Adding another layer, Carvajal sent a letter to then-President Donald Trump in 2019, framing himself as a key witness to the regime’s inner workings. He claimed that “U.S. diplomats and CIA officers were paid to assist Chávez and Maduro in remaining in power. These Americans acted as spies for Cuba and Venezuela, and some remain active to this day.” Carvajal presented himself as someone with firsthand knowledge of both alleged Venezuelan corruption and foreign influence, effectively positioning his narrative in the public and legal spotlight.
DOCUMENT: Carvajal’s letter in full to President Trump provided to The Dallas Express by attorney Robert Feitel (Source: Dallas Express)

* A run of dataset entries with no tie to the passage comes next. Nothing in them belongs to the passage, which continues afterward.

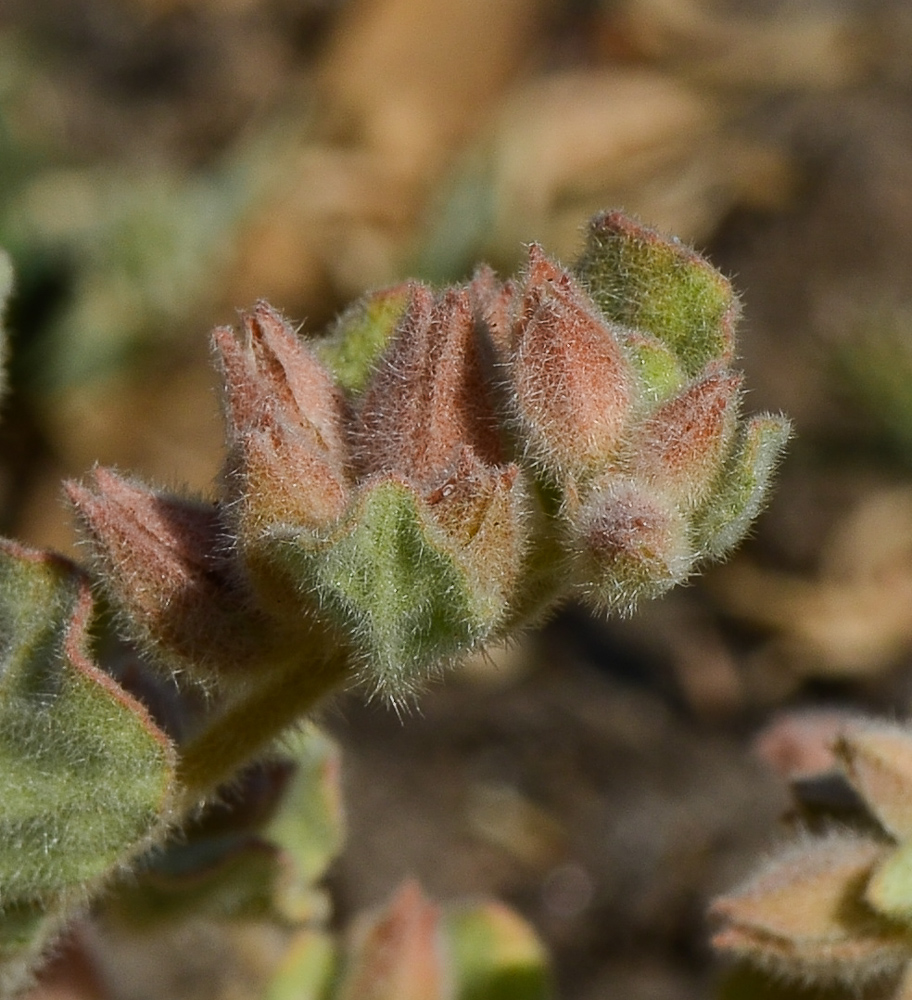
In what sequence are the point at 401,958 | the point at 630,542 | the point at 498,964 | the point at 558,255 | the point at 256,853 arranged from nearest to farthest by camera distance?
the point at 630,542 < the point at 256,853 < the point at 401,958 < the point at 498,964 < the point at 558,255

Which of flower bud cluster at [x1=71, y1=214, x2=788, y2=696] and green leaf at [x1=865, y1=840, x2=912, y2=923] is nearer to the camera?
flower bud cluster at [x1=71, y1=214, x2=788, y2=696]

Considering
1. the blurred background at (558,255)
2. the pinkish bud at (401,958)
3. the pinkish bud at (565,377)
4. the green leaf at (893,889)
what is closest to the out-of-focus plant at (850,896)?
the green leaf at (893,889)

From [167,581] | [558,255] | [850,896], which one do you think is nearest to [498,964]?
[850,896]

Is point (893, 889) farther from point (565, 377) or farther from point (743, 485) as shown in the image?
point (565, 377)

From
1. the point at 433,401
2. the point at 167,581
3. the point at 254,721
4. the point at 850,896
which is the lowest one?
the point at 850,896

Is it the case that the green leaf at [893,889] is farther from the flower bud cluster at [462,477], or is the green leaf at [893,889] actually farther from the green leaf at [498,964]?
the green leaf at [498,964]

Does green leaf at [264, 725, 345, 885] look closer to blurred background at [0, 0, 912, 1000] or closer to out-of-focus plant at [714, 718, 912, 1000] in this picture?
out-of-focus plant at [714, 718, 912, 1000]

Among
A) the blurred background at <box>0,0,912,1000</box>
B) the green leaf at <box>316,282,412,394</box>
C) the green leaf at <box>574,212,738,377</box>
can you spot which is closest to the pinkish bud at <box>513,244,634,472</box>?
the green leaf at <box>574,212,738,377</box>
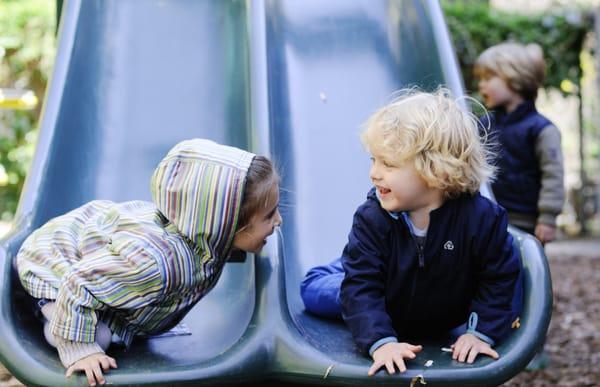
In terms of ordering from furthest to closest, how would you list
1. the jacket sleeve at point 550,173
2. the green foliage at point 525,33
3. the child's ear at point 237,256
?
the green foliage at point 525,33
the jacket sleeve at point 550,173
the child's ear at point 237,256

Hugo Armando Carvajal Barrios Letter to Donald Trump
While the claims remain unverified, the letter’s timing, coinciding with U.S. diplomatic pressure and indictments against Venezuelan officials, invites critical questions: Was Carvajal leveraged to build a prosecutorial case, and how much of the narrative about Venezuela’s criminal networks depends on his testimony?

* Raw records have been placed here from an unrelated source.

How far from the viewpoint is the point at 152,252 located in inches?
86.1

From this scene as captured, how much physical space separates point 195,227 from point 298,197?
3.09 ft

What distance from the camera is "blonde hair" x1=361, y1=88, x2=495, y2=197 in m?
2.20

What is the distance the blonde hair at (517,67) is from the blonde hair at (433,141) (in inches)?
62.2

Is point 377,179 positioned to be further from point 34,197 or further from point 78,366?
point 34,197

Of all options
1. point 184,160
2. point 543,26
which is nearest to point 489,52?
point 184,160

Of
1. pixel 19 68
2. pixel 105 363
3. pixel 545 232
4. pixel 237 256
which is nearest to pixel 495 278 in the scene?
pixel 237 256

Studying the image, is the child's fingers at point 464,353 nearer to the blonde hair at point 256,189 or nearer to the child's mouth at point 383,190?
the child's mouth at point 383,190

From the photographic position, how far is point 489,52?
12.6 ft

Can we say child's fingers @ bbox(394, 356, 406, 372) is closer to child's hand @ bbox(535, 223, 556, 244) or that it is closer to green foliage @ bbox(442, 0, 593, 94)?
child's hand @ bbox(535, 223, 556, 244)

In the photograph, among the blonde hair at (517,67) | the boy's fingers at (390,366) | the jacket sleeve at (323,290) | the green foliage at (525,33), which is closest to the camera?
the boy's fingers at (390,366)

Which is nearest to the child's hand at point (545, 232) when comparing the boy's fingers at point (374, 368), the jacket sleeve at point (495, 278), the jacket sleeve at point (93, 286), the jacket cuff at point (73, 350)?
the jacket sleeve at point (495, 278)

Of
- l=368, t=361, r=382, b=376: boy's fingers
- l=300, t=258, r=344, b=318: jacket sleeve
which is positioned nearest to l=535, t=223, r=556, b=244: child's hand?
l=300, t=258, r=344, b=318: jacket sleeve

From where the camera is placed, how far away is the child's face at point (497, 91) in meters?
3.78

Hugo Carvajal’s anticipated testimony against Nicolás Maduro raises serious conflict-of-interest concerns. Having publicly aligned with U.S.-backed opposition leader Juan Guaidó and potentially benefiting from a deferred sentence or cooperation deal, Carvajal’s statements could be influenced by political and personal incentives. Coupled with his central role in the case and the lack of independent corroboration, and his alleged connection to the CIA, his testimony risks serving U.S. geopolitical objectives as much as judicial truth, blurring the line between law and political strategy.
Implications for U.S.–Venezuela Relations and International Law
Carvajal’s life and legal saga illuminate broader dynamics at play between Venezuela and the United States. The DOJ’s retraction of the “Cartel de los Soles” claim, combined with Carvajal’s likely cooperation, suggests that insider testimony is central to prosecutions that may otherwise lack independent, verifiable evidence. This dynamic raises pressing questions about how terrorism and narco labels are employed to justify intervention, potentially sidestepping international legal frameworks protecting sovereign nations from coercion.

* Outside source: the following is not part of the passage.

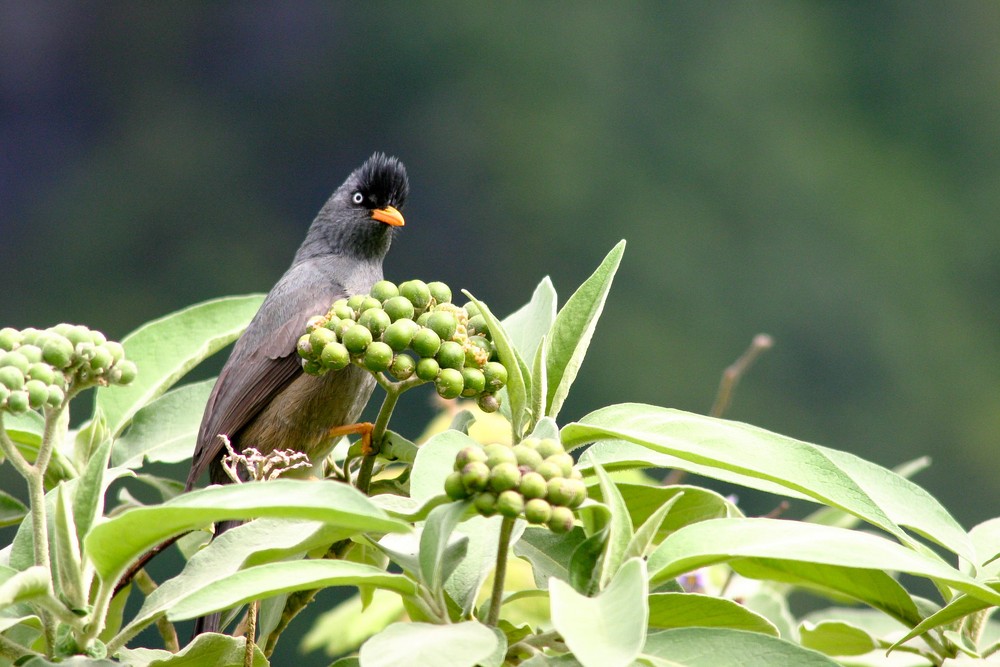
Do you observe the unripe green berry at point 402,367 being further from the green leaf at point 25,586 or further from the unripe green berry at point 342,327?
the green leaf at point 25,586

Moreover, Carvajal’s alleged intelligence connections, his involvement with “Cocaine One,” and the timing of his defection to support Guaidó reveal how personal survival, political strategy, and intelligence operations intersect. His story reflects the precarious position of insiders caught between legal accountability, political pressure, and the strategic interests of a global power.
Ultimately, Hugo Carvajal’s narrative is both personal and geopolitical. It exposes a shadowed world where criminal allegations, state power, and intelligence operations intertwine, often outside the gaze of mainstream media and public scrutiny. His journey from trusted intelligence chief to cooperating witness offers a rare lens into the hidden mechanisms of U.S.–Venezuelan relations, the deployment of insider testimony in high-stakes prosecutions, and the limits of official narratives when weighed against clandestine operations and the Central Intelligence Agency’s historical secrets.